Fix attn_out size for weight scale

nvpohanh · nvpohanh · commit 23bd139e3402 · 2025-07-29T06:27:45.000-07:00
Signed-off-by: Po-Han Huang &lt;pohanh@nvidia.com&gt;
diff --git a/vllm/model_executor/models/llama4.py b/vllm/model_executor/models/llama4.py
@@ -585,7 +585,7 @@ def permute_qk_weight_for_rotary(
     ) -> tuple[str, torch.Tensor]:
 
         # Helper function to permute the weight's channels
-        def permute(w: torch.Tensor, n_heads: int):
+        def permute(w: torch.Tensor, n_heads: int, is_weight_scale: bool):
             attn_in = self.config.head_dim * n_heads
             attn_out = self.config.hidden_size
 
@@ -594,6 +594,11 @@ def permute(w: torch.Tensor, n_heads: int):
             if w.dtype == torch.uint8 and w.shape[1] * 2 == attn_out:
                 attn_out = attn_out // 2
 
+            # If the weight is a weight scale, we need to divide attn_out by 
+            # block size, which is currently 16.

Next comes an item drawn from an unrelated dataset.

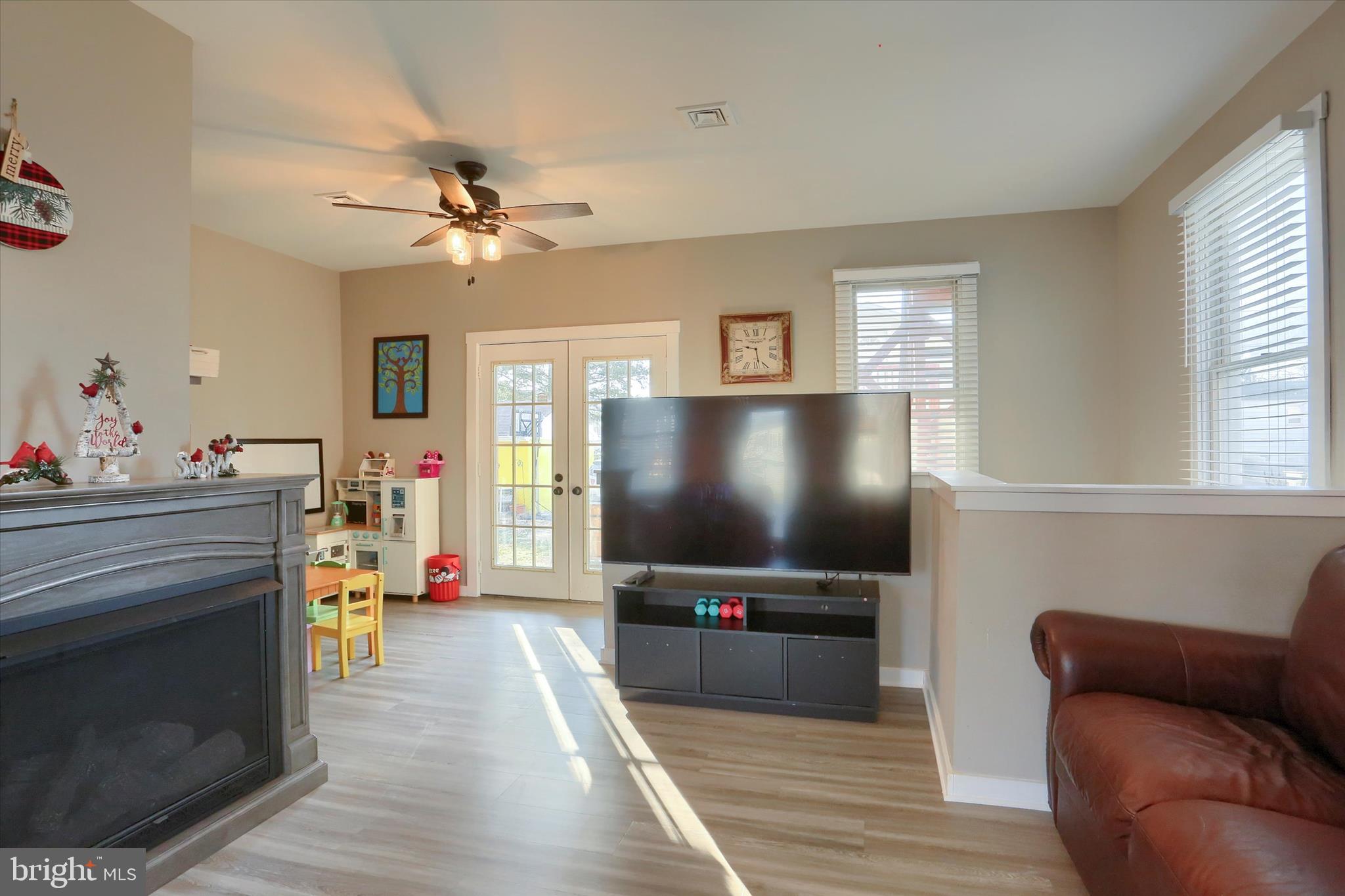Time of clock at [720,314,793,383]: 9:28
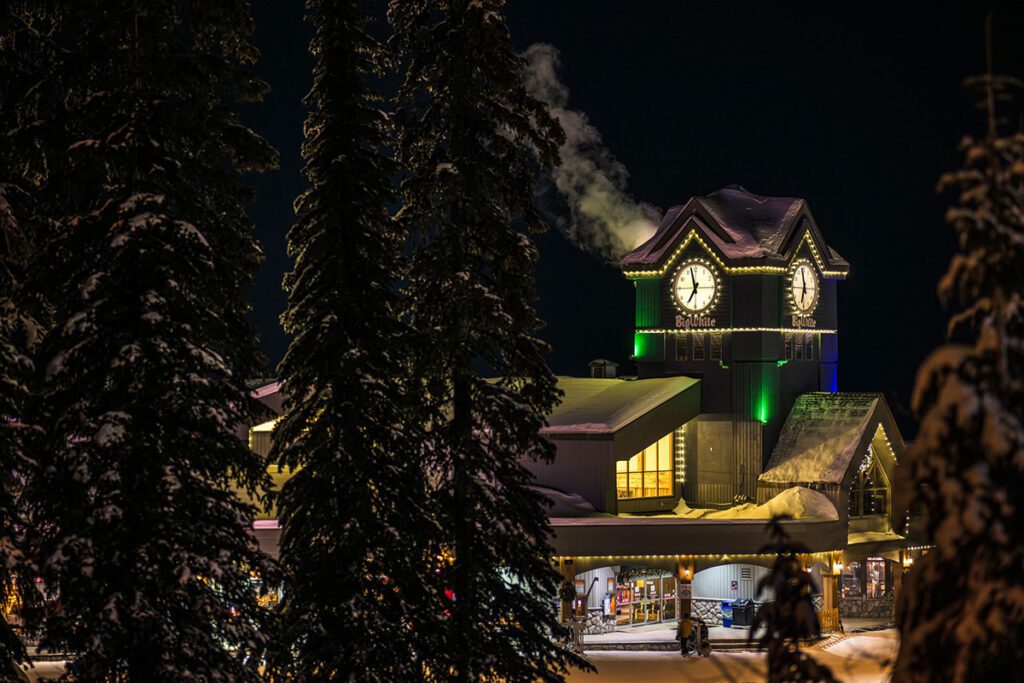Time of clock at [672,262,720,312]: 6:57
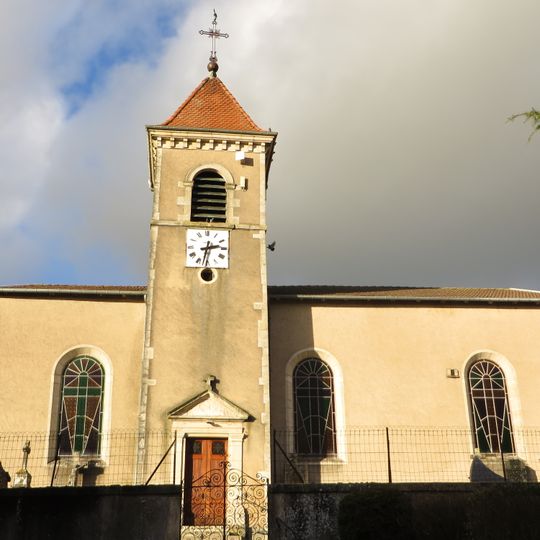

+            elif w.dtype == torch.float8_e4m3fn and is_weight_scale:
+                attn_out = attn_out // 16
+
             return w.view(n_heads, attn_in // n_heads // 2, 2,
                           attn_out).transpose(1, 2).reshape(attn_in, attn_out)
 
@@ -607,9 +612,11 @@ def permute(w: torch.Tensor, n_heads: int):
         if is_weight or is_nvfp4_weight_scale:
             if ("wk" in modules or "k_proj" in modules):
                 loaded_weight = permute(loaded_weight,
-                                        self.config.num_key_value_heads)
+                                        self.config.num_key_value_heads,
+                                        is_nvfp4_weight_scale)
             elif ("wq" in modules or "q_proj" in modules):
                 loaded_weight = permute(loaded_weight,
-                                        self.config.num_attention_heads)
+                                        self.config.num_attention_heads,
+                                        is_nvfp4_weight_scale)
 
         return name, loaded_weight